In your question, you state:

From a naive point of view, these ideas say that (1) we can interpret the text (2) as we want (3) since multiple interpretations are possible. (4) But however, to me, the possibility of multiple interpretations does not mean that all interpretations are equally valid. To me, it seems like (5) we can always fall back on the possible most likely interpretations or (6) most likely intention of the author, (7) given the available evidence and context.

Moving piece by piece, (1) S/PS does agree that we interpret texts. Here the point is that every time we encounter a text we are engaging in interpretation. i.e., we have no unmediated access to the text.

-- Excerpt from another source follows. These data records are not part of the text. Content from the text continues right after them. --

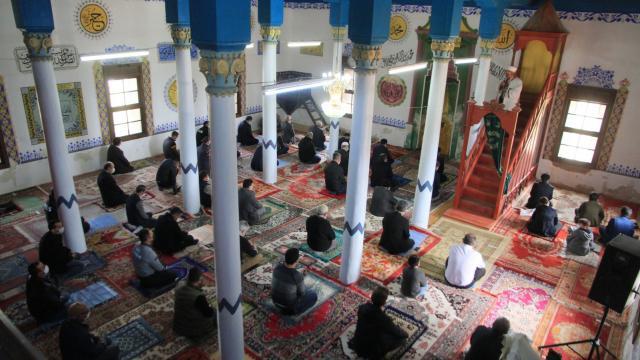 Denizlide antik kent içindeki Tarihi Cevher Paşa Camii yeniden ibadete açıldı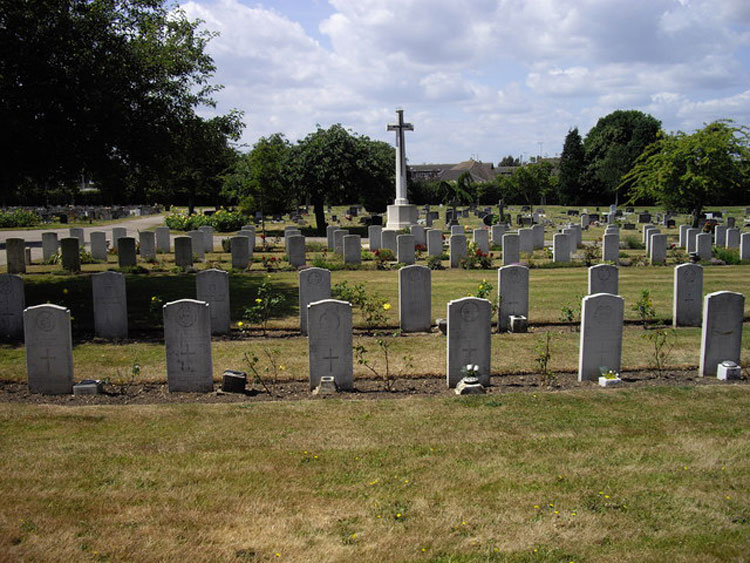 The Cross of Sacrifice and the War Graves Plot in Colchester Cemetery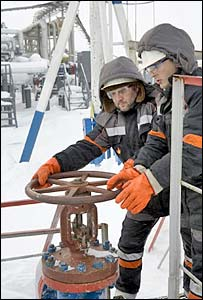 TNK-BP staff at Urengoy field - photo courtesy TNK-BP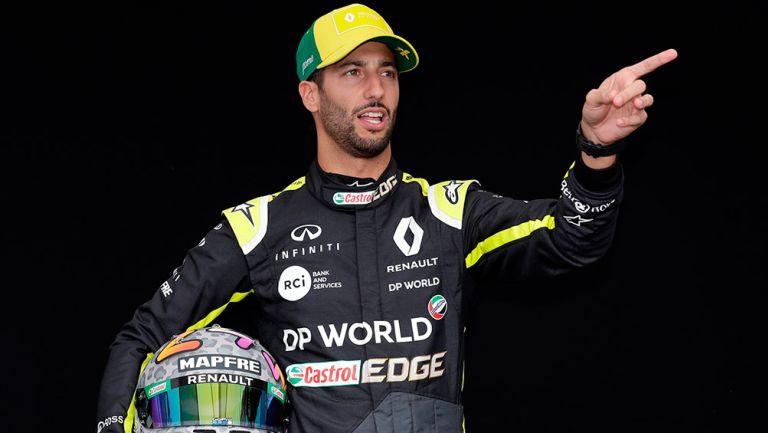 Ricciardo posa con indumentaria de Renault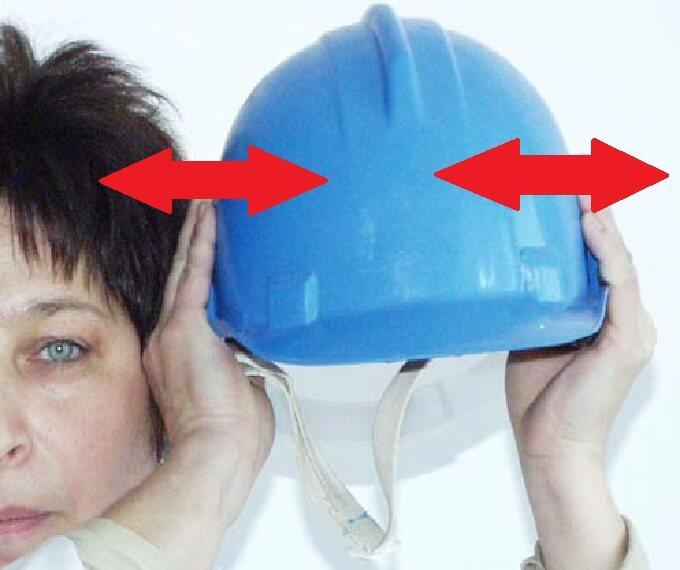 Sprawdzanie trzeszczenia skorupy hełmu - przegląd kasków ihełmów ochronnych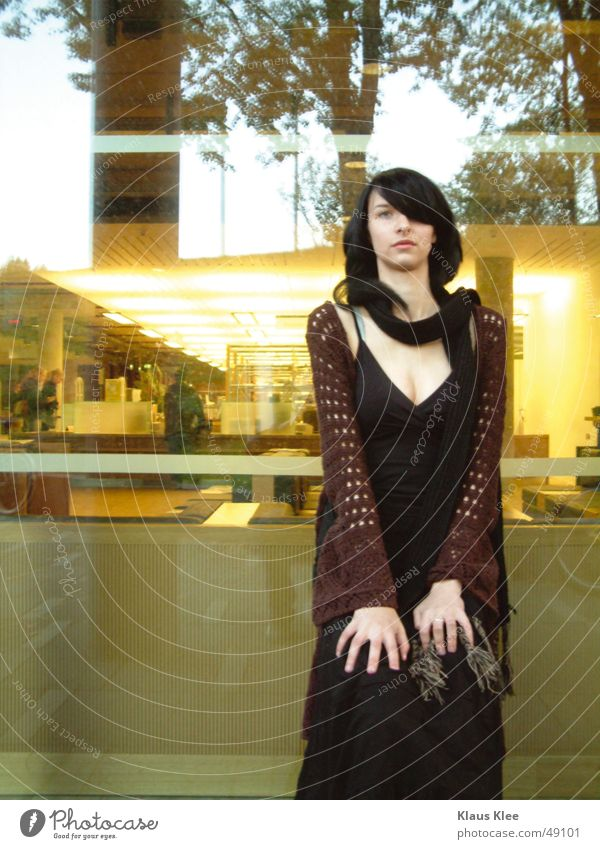 Woman Hand Beautiful Tree Yellow Brown Glass Dresden Mirror Dusk Scarf Black-haired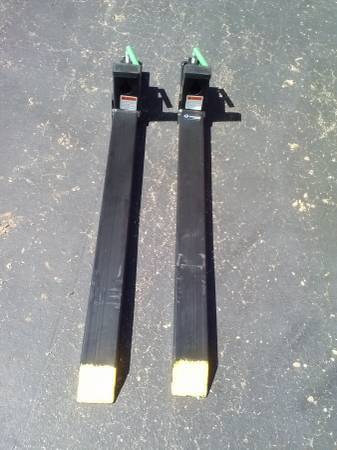 Photo CLAMP ON BUCKET FORKS FOR A LOADER - $265 (NORTHPORT)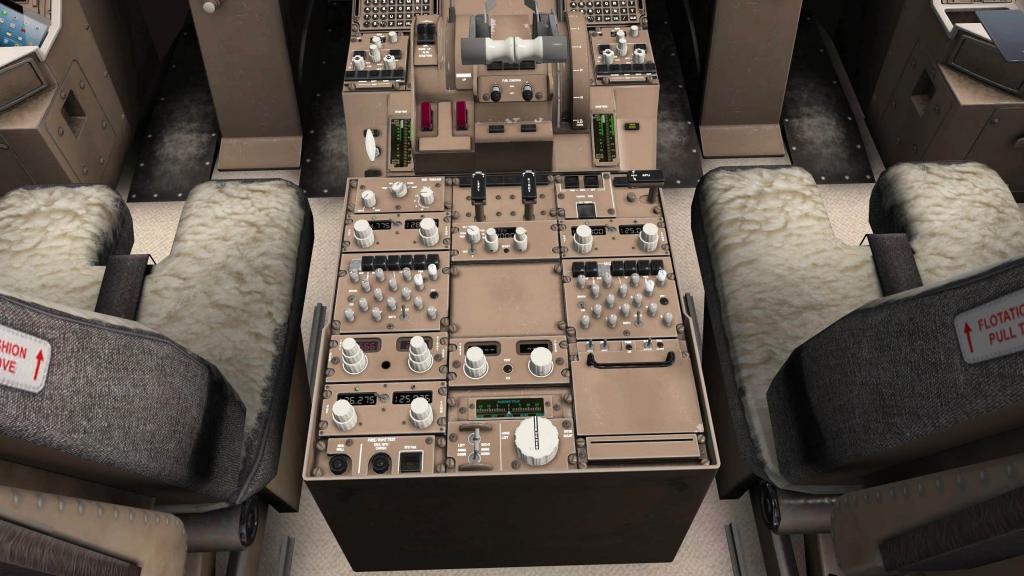 767PW-300ER_Cockpit 11.jpg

(2) S/PS rejects the idea that these interpretations are "as we want." Instead, the interpretations arise from our understanding of language which is part of what mediates our encounter with the text.

(3) S/PS agrees to some extent that multiple interpretations are possible, but here we need to be careful, because S/PS does not think these are interpretations approximating the "true meaning" of a passage.

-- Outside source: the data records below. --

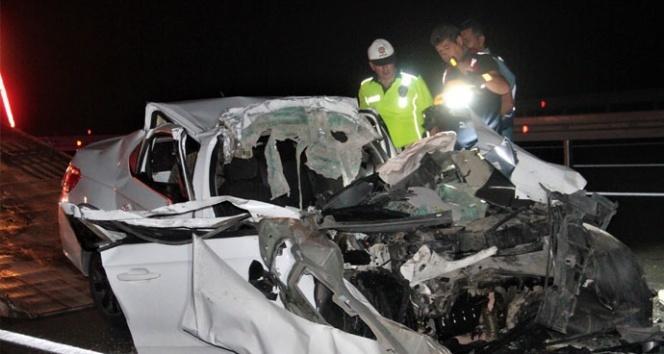 Çimento yüklü kamyona arkadan çarptı: 2 ölü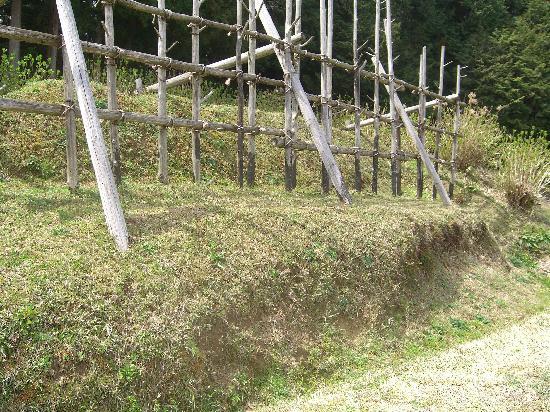 Nagashino historic battlefield : 馬防柵の土塁は往時のままと言われています。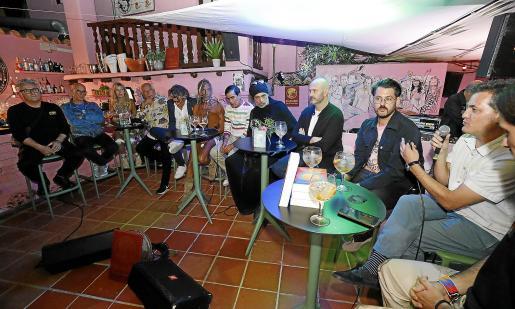 La presentación oficial del libro en Ibiza se celebró ayer por la tarde en el Pikes Hotel.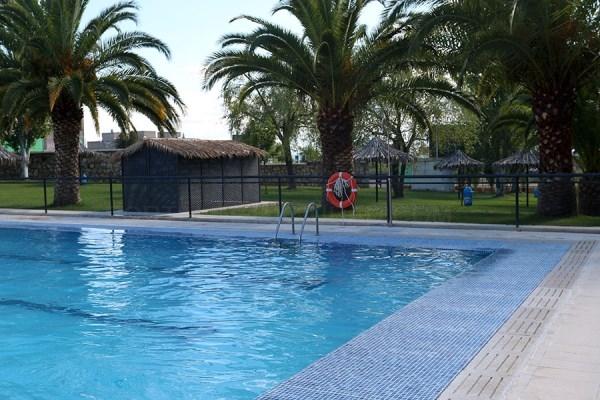 Las piscinas comunitarias de Cáceres abren con turnos y el resto espera a la Fase 3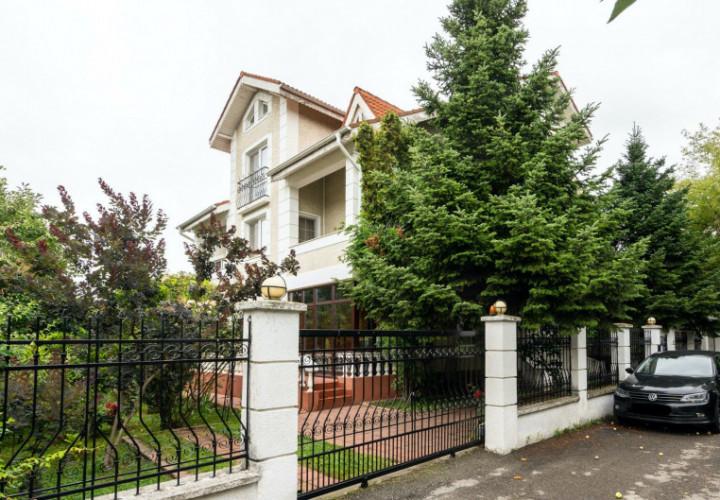 2 Unitati Locative cu 2 Intrari Separate acomodand 7 Dormitoare in Iancu Nicolae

(4) For S/PS, the multiple interpretations occur because of the structures we have in us -- or rather the structures construct the interpretations.

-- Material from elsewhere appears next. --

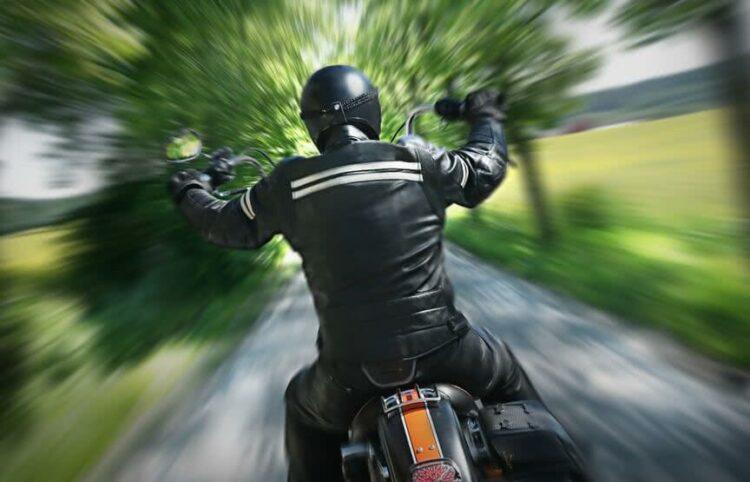 Sécurité routière: les gants obligatoires en deux-roues à partir d'aujourd'hui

(5) For S/PS, the so-called "most-likely interpretation" is the one that the structures of our culture have made seem most likely -- i.e., the one that fits best with our preconceptions.

(6) For S/PS, the author is unimportant to the meaning of the text, because what is produced is a consequence of the structures moving through time. We have no access to the author's original intent, and there is no such thing on PS.

(7) For S/PS, the "available evidence and context" is just a mirage for the things our culture encourages us to interpret as so.

Maybe, to put things in context in a hyper-simplified way--

S/PS is a movement that builds on a key Kantian theme: the idea that we have no access to the things in themselves but only as they are mediated through our perceptive and cognitive faculties. Passing through a bit of Hegel, it turns out the ways our faculties work is not static (as Kant seemed to imagine) but rather have changed over time.

Hegel also has the interesting claim that what we are really discovering in all of this thinking is that we are thinking, so what we are discovering is our thoughts. Hegel is still a realist about things mind you.

The S/PS lop off that realism. All we have left them are structures of thinking and comprehension that change over time. There's no meaning inherent to be discovered in books themselves on this view; there's just the task of interpreting things as they evolve.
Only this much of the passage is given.